### The task:
Return every line of the items below that contains the string "lowest", matching case exactly.

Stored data
= = = = =

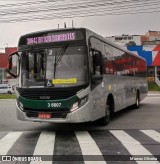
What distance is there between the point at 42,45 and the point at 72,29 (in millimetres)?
1046

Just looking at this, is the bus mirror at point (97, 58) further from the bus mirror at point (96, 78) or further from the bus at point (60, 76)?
the bus mirror at point (96, 78)

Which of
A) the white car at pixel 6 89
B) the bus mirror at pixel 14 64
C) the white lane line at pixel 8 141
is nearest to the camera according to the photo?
the white lane line at pixel 8 141

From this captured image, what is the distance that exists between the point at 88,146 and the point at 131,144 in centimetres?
110

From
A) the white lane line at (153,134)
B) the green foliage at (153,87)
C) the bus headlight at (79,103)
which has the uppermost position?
the bus headlight at (79,103)

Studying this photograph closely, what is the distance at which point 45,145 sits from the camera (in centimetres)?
930

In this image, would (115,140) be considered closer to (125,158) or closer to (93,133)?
(93,133)

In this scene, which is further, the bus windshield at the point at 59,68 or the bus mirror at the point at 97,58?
the bus mirror at the point at 97,58

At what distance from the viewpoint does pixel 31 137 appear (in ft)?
35.0

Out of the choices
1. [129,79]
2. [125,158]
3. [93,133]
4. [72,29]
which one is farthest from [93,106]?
[129,79]

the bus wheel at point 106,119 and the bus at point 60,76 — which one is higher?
the bus at point 60,76

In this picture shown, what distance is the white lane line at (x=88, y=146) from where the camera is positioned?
7.84 meters

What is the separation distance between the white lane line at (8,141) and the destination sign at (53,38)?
9.41 ft

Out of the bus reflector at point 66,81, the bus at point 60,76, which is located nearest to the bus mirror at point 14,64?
the bus at point 60,76

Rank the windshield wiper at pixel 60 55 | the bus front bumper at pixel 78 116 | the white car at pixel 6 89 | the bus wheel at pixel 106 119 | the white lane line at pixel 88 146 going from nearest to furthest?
the white lane line at pixel 88 146 < the bus front bumper at pixel 78 116 < the windshield wiper at pixel 60 55 < the bus wheel at pixel 106 119 < the white car at pixel 6 89
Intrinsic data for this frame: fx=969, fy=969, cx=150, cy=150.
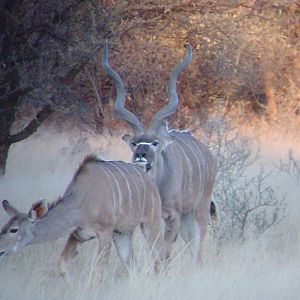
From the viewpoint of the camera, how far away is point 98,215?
541cm

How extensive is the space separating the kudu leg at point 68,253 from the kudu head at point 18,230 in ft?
0.82

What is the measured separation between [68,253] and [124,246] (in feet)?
1.65

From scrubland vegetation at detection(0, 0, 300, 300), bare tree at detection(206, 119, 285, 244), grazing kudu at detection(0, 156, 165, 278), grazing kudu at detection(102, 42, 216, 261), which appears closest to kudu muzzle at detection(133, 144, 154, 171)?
grazing kudu at detection(102, 42, 216, 261)

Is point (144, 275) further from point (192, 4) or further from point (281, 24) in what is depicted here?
point (281, 24)

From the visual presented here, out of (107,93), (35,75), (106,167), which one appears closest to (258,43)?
(107,93)

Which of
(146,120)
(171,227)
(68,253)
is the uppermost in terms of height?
(68,253)

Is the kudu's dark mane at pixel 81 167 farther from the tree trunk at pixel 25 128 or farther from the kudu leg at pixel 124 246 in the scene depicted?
the tree trunk at pixel 25 128

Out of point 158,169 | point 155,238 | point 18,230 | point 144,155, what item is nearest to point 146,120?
point 158,169

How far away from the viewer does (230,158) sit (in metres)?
7.83

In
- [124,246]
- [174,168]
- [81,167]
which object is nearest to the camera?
[81,167]

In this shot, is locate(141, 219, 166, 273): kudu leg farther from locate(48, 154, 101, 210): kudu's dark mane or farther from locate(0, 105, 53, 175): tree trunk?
locate(0, 105, 53, 175): tree trunk

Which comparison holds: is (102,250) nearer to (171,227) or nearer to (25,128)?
(171,227)

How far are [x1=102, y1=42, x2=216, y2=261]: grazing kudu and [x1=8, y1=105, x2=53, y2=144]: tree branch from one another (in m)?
1.19

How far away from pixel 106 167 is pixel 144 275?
852 millimetres
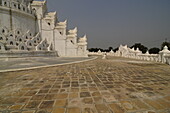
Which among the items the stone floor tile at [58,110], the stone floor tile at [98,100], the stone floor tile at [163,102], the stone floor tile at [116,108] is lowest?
the stone floor tile at [163,102]

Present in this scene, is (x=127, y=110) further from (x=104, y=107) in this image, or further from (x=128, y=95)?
(x=128, y=95)

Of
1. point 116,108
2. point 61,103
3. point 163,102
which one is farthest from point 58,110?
point 163,102

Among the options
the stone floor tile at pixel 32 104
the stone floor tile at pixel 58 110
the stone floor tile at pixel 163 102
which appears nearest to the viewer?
the stone floor tile at pixel 58 110

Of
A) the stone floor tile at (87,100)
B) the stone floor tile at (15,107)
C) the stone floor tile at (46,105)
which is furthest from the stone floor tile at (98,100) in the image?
the stone floor tile at (15,107)

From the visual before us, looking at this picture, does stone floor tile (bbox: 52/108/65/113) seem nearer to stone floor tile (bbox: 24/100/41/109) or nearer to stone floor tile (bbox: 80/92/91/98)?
stone floor tile (bbox: 24/100/41/109)

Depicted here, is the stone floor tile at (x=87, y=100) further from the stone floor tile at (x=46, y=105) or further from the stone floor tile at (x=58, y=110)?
the stone floor tile at (x=46, y=105)

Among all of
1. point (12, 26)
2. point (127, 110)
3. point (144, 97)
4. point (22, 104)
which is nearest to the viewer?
point (127, 110)

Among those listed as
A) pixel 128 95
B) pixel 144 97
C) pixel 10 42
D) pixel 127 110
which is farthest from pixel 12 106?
pixel 10 42

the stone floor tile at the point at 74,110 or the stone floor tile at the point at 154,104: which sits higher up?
the stone floor tile at the point at 74,110

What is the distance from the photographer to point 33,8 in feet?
78.4

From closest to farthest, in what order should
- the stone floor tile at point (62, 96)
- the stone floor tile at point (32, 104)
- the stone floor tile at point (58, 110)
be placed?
the stone floor tile at point (58, 110) < the stone floor tile at point (32, 104) < the stone floor tile at point (62, 96)

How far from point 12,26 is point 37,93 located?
73.7 ft

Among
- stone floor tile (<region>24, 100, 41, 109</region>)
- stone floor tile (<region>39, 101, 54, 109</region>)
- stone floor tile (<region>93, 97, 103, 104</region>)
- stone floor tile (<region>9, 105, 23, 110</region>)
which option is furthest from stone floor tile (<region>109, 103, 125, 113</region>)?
Answer: stone floor tile (<region>9, 105, 23, 110</region>)

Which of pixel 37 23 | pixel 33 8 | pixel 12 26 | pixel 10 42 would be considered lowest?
pixel 10 42
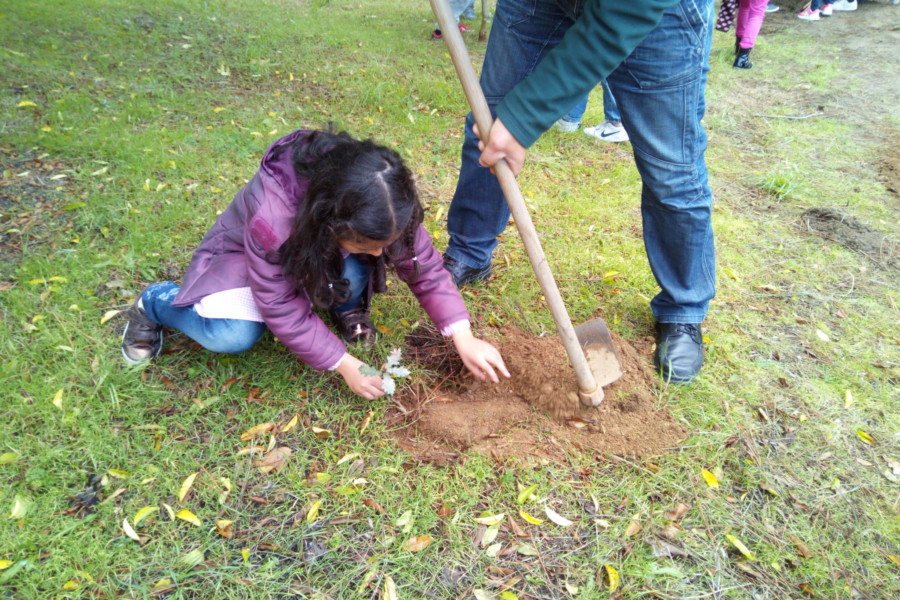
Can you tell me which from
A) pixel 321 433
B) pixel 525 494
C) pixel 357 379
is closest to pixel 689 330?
pixel 525 494

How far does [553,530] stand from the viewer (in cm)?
174

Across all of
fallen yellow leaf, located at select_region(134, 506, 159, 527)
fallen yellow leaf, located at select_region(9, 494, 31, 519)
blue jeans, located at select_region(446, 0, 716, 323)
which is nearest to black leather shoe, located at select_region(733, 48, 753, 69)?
blue jeans, located at select_region(446, 0, 716, 323)

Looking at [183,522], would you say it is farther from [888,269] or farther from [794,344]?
[888,269]

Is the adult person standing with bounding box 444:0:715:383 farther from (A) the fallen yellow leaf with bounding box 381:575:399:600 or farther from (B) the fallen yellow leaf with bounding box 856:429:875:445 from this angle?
(A) the fallen yellow leaf with bounding box 381:575:399:600

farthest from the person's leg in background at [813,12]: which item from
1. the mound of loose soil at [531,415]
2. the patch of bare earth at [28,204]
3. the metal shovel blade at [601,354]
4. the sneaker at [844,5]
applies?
the patch of bare earth at [28,204]

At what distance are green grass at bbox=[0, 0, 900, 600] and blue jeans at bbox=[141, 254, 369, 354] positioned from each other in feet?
0.60

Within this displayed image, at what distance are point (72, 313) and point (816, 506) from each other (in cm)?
303

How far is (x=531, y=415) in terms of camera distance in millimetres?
2049

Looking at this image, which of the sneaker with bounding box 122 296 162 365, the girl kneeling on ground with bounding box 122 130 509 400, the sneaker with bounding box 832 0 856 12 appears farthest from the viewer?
the sneaker with bounding box 832 0 856 12

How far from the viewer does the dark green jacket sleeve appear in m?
1.43

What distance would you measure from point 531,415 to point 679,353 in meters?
0.70

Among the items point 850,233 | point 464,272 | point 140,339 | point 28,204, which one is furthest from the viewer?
point 850,233

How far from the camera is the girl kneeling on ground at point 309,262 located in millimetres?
1554

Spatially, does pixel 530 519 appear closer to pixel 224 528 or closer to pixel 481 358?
pixel 481 358
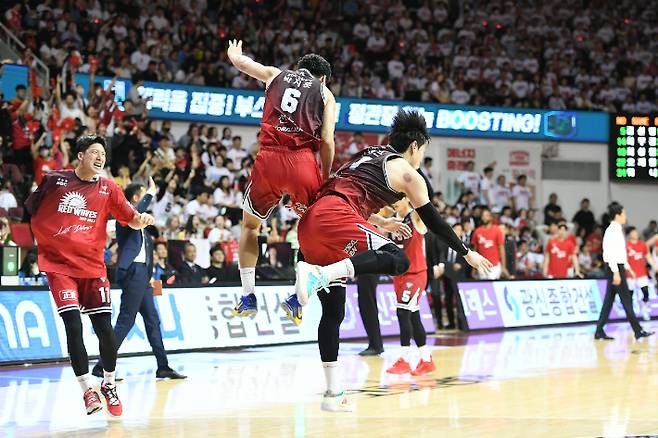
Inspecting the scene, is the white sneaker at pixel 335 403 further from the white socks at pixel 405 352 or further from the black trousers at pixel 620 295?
the black trousers at pixel 620 295

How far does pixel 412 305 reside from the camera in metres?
12.2

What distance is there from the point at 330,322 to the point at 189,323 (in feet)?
22.5

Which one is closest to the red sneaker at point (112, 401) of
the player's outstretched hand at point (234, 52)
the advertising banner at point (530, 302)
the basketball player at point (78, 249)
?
the basketball player at point (78, 249)

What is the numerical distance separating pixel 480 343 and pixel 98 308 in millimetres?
9416

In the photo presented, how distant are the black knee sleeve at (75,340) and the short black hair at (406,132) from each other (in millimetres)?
3020

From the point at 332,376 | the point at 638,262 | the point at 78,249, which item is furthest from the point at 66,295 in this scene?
the point at 638,262

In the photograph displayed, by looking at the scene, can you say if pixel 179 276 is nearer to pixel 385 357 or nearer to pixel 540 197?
pixel 385 357

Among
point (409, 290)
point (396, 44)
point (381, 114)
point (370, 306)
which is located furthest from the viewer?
point (396, 44)

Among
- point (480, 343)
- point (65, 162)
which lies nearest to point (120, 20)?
point (65, 162)

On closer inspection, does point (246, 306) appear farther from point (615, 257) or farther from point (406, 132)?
point (615, 257)

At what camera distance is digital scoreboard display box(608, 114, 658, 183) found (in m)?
27.5

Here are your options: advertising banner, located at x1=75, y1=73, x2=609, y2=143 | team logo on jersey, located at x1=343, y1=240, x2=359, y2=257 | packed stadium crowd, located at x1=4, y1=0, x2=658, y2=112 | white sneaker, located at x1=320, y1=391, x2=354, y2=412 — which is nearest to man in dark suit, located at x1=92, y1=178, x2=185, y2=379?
white sneaker, located at x1=320, y1=391, x2=354, y2=412

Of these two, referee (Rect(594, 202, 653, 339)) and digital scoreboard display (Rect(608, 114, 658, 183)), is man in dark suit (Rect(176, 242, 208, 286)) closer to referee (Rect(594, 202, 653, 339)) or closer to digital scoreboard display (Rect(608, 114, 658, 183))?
referee (Rect(594, 202, 653, 339))

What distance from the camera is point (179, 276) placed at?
16938mm
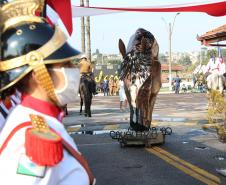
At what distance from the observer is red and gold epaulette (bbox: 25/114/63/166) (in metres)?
2.04

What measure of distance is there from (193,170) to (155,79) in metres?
2.69

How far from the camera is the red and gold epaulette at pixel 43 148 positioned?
6.71 ft

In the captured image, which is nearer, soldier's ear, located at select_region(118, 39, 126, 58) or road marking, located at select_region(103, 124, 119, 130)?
soldier's ear, located at select_region(118, 39, 126, 58)

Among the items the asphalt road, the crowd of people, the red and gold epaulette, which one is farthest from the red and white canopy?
the crowd of people

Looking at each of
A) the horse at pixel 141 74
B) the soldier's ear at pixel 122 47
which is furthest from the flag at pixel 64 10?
the soldier's ear at pixel 122 47

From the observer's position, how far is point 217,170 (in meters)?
7.34

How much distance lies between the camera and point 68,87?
7.80ft

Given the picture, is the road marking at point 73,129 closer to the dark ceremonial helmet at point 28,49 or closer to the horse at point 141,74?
the horse at point 141,74

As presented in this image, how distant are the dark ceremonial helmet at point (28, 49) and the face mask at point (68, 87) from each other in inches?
1.7

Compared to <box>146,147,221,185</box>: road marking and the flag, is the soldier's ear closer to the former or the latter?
<box>146,147,221,185</box>: road marking

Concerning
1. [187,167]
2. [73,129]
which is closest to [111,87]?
[73,129]

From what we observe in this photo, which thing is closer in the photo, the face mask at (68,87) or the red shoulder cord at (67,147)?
the red shoulder cord at (67,147)

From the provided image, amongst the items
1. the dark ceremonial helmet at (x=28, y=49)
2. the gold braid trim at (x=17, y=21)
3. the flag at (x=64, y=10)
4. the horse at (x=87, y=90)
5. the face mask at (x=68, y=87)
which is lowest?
the horse at (x=87, y=90)

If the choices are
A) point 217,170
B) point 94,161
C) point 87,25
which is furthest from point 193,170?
point 87,25
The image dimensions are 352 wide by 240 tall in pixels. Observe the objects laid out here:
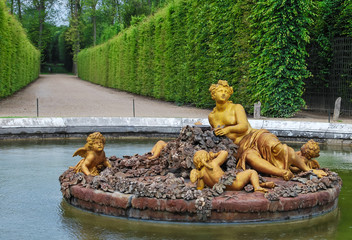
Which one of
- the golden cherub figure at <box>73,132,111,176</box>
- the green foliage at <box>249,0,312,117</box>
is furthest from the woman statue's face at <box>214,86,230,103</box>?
the green foliage at <box>249,0,312,117</box>

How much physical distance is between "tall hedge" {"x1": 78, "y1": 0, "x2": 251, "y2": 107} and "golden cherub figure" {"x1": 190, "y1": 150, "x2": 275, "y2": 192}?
10.2 meters

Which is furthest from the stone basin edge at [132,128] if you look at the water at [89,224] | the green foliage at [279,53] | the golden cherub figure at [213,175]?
the golden cherub figure at [213,175]

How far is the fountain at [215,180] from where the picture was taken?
166 inches

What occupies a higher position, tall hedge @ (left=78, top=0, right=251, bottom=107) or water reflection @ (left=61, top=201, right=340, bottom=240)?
tall hedge @ (left=78, top=0, right=251, bottom=107)

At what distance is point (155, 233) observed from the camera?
13.0 feet

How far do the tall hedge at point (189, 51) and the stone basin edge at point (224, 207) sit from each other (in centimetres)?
1037

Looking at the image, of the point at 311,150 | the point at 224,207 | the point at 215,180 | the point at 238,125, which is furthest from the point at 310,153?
the point at 224,207

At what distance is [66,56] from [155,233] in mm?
71192

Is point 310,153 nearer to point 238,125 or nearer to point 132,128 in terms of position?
point 238,125

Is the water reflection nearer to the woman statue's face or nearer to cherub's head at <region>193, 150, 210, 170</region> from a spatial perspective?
cherub's head at <region>193, 150, 210, 170</region>

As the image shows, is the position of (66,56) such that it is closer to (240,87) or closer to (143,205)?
(240,87)

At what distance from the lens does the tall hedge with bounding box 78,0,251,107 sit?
15.2m

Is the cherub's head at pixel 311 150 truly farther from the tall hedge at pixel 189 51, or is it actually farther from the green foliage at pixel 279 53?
the tall hedge at pixel 189 51

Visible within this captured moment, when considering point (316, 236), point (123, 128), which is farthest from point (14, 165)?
point (316, 236)
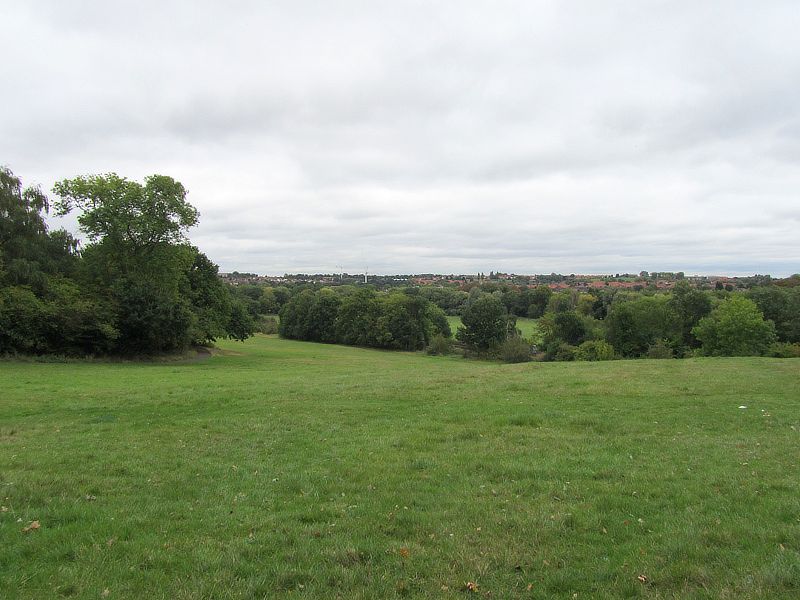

= = = = =

### Written answer:
Which among the items the stone floor tile at [58,110], the stone floor tile at [98,100], the stone floor tile at [163,102], the stone floor tile at [116,108] is lowest?
Which of pixel 37 23 | pixel 33 8 | pixel 12 26 | pixel 10 42 would be considered lowest?
which is lowest?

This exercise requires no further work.